Subjektif Vergi,Objektif Vergi Nedir?

     Vergi bildiğimiz gibi devletin egemenlik gücüne dayanarak,kamu hizmetlerinin finansmanı için,cebren alınan ve herhangi bir karşılığı bulunmayan parasal ödemelerdir.Verginin bu tanımından anlaşılacağı gibi verginin mali fonksiyonu kamu hizmetlerinin finansmanı için olmasıdır.Gel gelelim verginin toplumsal adalet açısından toplanması ve bireylerin ekonomik güçlerini gözeterek yani bir bakıma herkesten ödeme gücüne göre bir vergi almak gereklidir.İşte mükelleflerin ödeme güçlerini dikkate alarak buna göre herkesten özel şartlarına göre vergi almak subjektif vergiyi oluşturmaktadır.Bu görüş bir bakıma sosyal devletin temel öğelerindendir.

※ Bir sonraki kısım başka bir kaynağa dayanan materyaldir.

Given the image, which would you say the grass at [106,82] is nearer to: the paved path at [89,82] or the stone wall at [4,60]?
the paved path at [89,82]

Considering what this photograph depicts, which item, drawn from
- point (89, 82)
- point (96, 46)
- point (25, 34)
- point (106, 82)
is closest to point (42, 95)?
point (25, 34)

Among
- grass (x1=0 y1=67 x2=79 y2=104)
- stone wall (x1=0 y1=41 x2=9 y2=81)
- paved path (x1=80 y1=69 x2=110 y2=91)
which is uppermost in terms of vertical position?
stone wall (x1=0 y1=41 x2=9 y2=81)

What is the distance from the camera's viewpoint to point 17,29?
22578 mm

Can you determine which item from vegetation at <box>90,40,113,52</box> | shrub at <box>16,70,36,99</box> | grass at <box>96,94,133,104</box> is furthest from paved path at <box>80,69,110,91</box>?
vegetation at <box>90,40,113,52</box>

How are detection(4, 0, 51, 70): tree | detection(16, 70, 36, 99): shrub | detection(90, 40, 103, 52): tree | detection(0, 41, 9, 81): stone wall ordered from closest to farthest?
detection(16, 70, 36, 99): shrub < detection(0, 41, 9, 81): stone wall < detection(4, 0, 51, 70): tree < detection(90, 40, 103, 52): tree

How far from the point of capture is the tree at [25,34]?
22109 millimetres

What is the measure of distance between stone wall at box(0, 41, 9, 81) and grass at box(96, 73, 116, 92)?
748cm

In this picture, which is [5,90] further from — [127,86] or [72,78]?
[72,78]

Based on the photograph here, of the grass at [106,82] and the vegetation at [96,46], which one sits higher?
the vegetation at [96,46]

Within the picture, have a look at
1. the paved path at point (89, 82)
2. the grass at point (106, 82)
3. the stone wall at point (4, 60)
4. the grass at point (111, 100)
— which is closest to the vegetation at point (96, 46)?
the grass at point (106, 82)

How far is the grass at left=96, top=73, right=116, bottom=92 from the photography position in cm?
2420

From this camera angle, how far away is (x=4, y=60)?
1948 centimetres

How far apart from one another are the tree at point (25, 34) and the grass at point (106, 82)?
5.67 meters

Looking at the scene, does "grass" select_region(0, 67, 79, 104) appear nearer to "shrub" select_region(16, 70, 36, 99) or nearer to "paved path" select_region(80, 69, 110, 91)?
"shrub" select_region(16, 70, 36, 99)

     Günümüzde subjektif vergiler daha çok gelir vergilerinde gözükmektedir.Gelir vergileri vergilendirilmeden önce bir çok araç kullanılarak bireyin ödeme gücüne ulaşılmaya çalışılmaktadır.Ödeme gücüne ulaşmada kullanılan en önemli yöntem ise artan oranlılıktır. Yani bireyin vergilendirilebilir geliri arttıkça belirli matrah miktarlarına matrah büyüklüğü arttıkça vergi oranını da arttırarak adaletli bir vergi toplanmaya çalışılmaktadır.Ödeme gücüne ulaşmak için daha bir çok yöntem kullanılmaktadır.Bunların içinde emek gelirlerini sermaye gelirlerine uygulanan vergi tariflerinden ayrılmasını savunan ayırma ilkesi,bireyin ailevi durumunu gözeten asgari geçim indirimi vb. bir çok uygulama sosyal devlet anlayışını benimsemiş birçok ülkede uygulanmaktadır.Subjektif vergi bir bakıma mükellefin ailevi durumu, gelirin emekten sağlanıp sağlanmaması gibi durumları gözetir.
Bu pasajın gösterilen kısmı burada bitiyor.